At the end of her first season with Thika Rangers, she was selected to join the national team side for a women's street football tournament in Norway in 2016.
The national side finished an impressive third and she was named the best player of the tournament.
After her sterling performance, many local clubs wanted to sign her, but she chose to sign for her current club Makolanders F.C.
Her decision was influenced by the Makolanders coach Michael Okanga, whom she had wished for the longest time to play under.
"When clubs wanted me, I chose Makolanders over the rest, I knew the coach over there and I was convinced I will grow under him,” she confirms.
Makolanders F.C signed a new coach at the start of the 2020 season after finishing eighth last season.
She watched from the bench as Vihiga Queens were crowned champions in the last match of the 2019 season due to a shoulder injury that saw her miss the whole second leg.
Her shoulder injury was preceded by a knee injury which threatened to end her career at Thika Queens.
“I suffered a right knee injury in a league match, I had to undergo physiotherapy for a year before I could kick a ball, I am grateful for the club they catered for my treatment," she says.
"Our league doesn't have a sponsor, this means we don't have regular salaries or allowances, sometimes the coach has to use his own money to give us transport after training," she says, speaking about the challenges she faces now as a woman in football.
The financial situation KWPL was facing was so dire that this season the league decided to revert to its old zonal format where the 16 clubs will compete in Zone A and B.
The move was aimed at reducing travelling expenses incurred by the clubs after FIFA withdrew an Sh750,000 grant it was giving to competing clubs. But that is not the only challenge the ladies face.
"As ladies, we have our menstrual cycle every month, we are sometimes forced to miss training or even matches because some of don't have funds to buy pads," Shiko adds.
Last month, Kenya Footballers’ Welfare Association (KEFWA) partnered with Johanna Omollo foundation to help facilitate Menstrual Hygiene Management (MHM) among female footballers in the country.
Before our conversation progresses further, her 12-noon alarm rings. She tells me it’s time for her to skip rope for half an hour.
I follow her to the balcony where she skips rope, and she goes on to tell me about her active schedule.
"I wake at 5 a.m go for a morning run for an hour, juggle the ball for thirty minutes, prepare breakfast, skip rope at noon and in the evening I head to the gym. I don't know how long the league will be suspended but I have to keep fit just in case," she says.
Last week, Football Kenya Federation suspended grassroots football competitions and women leagues including the Kenya Women Premier League, Women Division One League to curb the spread of Coronavirus.

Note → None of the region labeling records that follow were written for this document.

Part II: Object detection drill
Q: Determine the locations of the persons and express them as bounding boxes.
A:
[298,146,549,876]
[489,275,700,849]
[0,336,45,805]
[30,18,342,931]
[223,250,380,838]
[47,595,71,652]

“Are you dating?” I implore immediately she returns from her skipping routine. Wiping her face with a silk towel, she smiles shyly. "Yes am in a serious relationship for one year now," she says confidently.
Mary Wanjiru draws inspiration from the number of Kenyan female footballers who are playing abroad. She believes that with hard work and consistency she will one day sign for a big club abroad.
I say my goodbyes and leave her rearranging her trophy file, for each trophy, has a story to tell.